- _Task directions_: Update the rows from the line with "In this picture, which" to the end, changing "handrail" to "banister" and leaving everything else as it is.

Visual spatial reasoning items
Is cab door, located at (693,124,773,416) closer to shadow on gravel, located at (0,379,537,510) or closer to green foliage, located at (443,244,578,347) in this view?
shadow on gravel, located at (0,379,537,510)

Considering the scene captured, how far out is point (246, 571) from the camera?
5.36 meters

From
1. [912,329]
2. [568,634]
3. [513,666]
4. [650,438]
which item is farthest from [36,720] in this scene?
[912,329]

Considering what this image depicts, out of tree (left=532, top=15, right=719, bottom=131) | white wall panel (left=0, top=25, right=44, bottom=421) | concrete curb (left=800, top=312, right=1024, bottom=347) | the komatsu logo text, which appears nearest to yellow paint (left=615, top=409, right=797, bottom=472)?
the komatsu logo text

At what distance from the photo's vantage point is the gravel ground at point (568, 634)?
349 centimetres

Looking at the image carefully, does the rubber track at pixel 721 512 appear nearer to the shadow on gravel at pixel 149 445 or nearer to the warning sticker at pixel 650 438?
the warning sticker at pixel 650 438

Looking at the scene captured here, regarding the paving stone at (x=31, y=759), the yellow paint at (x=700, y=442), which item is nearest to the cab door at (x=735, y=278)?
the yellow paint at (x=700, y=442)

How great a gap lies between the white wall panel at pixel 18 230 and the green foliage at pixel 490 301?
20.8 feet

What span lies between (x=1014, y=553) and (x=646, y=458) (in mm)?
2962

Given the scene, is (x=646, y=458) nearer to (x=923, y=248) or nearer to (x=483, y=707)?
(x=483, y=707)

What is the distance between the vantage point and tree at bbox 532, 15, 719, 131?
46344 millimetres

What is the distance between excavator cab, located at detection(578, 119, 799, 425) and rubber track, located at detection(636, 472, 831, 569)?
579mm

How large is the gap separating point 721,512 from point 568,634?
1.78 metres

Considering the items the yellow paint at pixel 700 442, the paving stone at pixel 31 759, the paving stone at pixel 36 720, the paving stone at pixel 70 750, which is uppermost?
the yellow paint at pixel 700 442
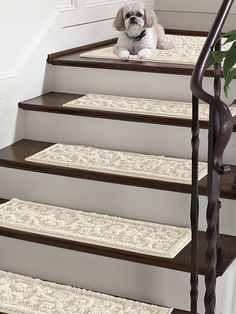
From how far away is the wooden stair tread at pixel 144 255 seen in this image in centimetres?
290

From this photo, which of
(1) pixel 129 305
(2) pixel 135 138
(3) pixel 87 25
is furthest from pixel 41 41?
(1) pixel 129 305

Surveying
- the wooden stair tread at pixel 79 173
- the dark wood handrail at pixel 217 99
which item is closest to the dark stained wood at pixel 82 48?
the wooden stair tread at pixel 79 173

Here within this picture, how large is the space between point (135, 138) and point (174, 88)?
43cm

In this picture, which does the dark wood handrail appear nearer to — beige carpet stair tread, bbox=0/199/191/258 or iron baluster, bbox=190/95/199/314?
iron baluster, bbox=190/95/199/314

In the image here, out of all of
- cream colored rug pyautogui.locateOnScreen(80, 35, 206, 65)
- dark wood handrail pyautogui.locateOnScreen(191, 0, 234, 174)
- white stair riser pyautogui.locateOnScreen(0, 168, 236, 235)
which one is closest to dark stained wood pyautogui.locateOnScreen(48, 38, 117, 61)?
cream colored rug pyautogui.locateOnScreen(80, 35, 206, 65)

- _Solution to this problem_:
In this picture, which does the dark wood banister appear nearer to — beige carpet stair tread, bbox=0/199/191/258 or iron baluster, bbox=190/95/199/314?
iron baluster, bbox=190/95/199/314

In the image here, out of all of
- cream colored rug pyautogui.locateOnScreen(80, 35, 206, 65)
- dark wood banister pyautogui.locateOnScreen(191, 0, 234, 174)
- white stair riser pyautogui.locateOnScreen(0, 168, 236, 235)
which one is closest to dark stained wood pyautogui.locateOnScreen(48, 38, 117, 61)?
cream colored rug pyautogui.locateOnScreen(80, 35, 206, 65)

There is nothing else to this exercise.